Musing on Goodness - March 21


A run-in with an insect (it may have been a mosquito) gave me a mild case of cellulitis at my left elbow. This bite was unlike any other bite and caused my elbow to swell up. It soon became difficult to bend or straighten the limb or for blood to flow easily. And guys, it hurt so much! Every time I moved it, the pain was like the buzzer going off in a game of Operation.


Frankly, I'm glad I didn't see what bit me (even if it was a dirty mosquito). The only bug I like is the ladybug, and biting or stinging insects terrify me.


I had no intention of going to any medical facility while on vacation unless it was to get vaccinated from Covid-19. I endured the pain and discomfort for two days before bringing it to my sister's attention; at which point, she diagnosed it as cellulitis and told me that I needed to go to the clinic to get antibiotics. Me and my big mouth!


I'm not anti-medicine in any way. In fact, a couple years ago I was a walking pharmacy and could tell people by name what medicine they could take for various ailments. However, I've tried to limit my use of antibiotics over the last three years.


I tried to get out of going and told my sister that I was going to get advice from my Doctor in Jamaica... who promptly and decisively told me to go to the clinic and get the antibiotics.


Healthcare in Brazil is available to all citizens and visitors and usually at no cost to the patient.
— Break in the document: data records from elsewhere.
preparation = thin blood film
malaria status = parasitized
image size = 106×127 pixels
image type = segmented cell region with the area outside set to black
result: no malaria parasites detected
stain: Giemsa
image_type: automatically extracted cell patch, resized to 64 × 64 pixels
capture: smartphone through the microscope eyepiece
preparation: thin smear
When we left to go to the clinic I was prepared for a long line before getting anywhere. When we got there, there weren’t many people waiting but the team took some time to confirm that I could be seen as a non-resident. After they verified that, I was seen by a doctor who gave the same diagnosis and prescribed the same antibiotics as my sister (so I guess that means she can really be certified as a doctor come November).


We then joined the line to get the antibiotics and I asked my sister how much it would cost. When I said healthcare is available, I mean totally available. So I didn't have to pay for the medication either. Regardless of my concerns about this type of system, I was extremely grateful to not have to pay for the visit or the meds and that it also took less than two hours to get through.


The cellulitis is practically cleared up now so I shouldn't have to go back (but my almost-doctor sister will decide tomorrow).


So what good thing happened to you this week?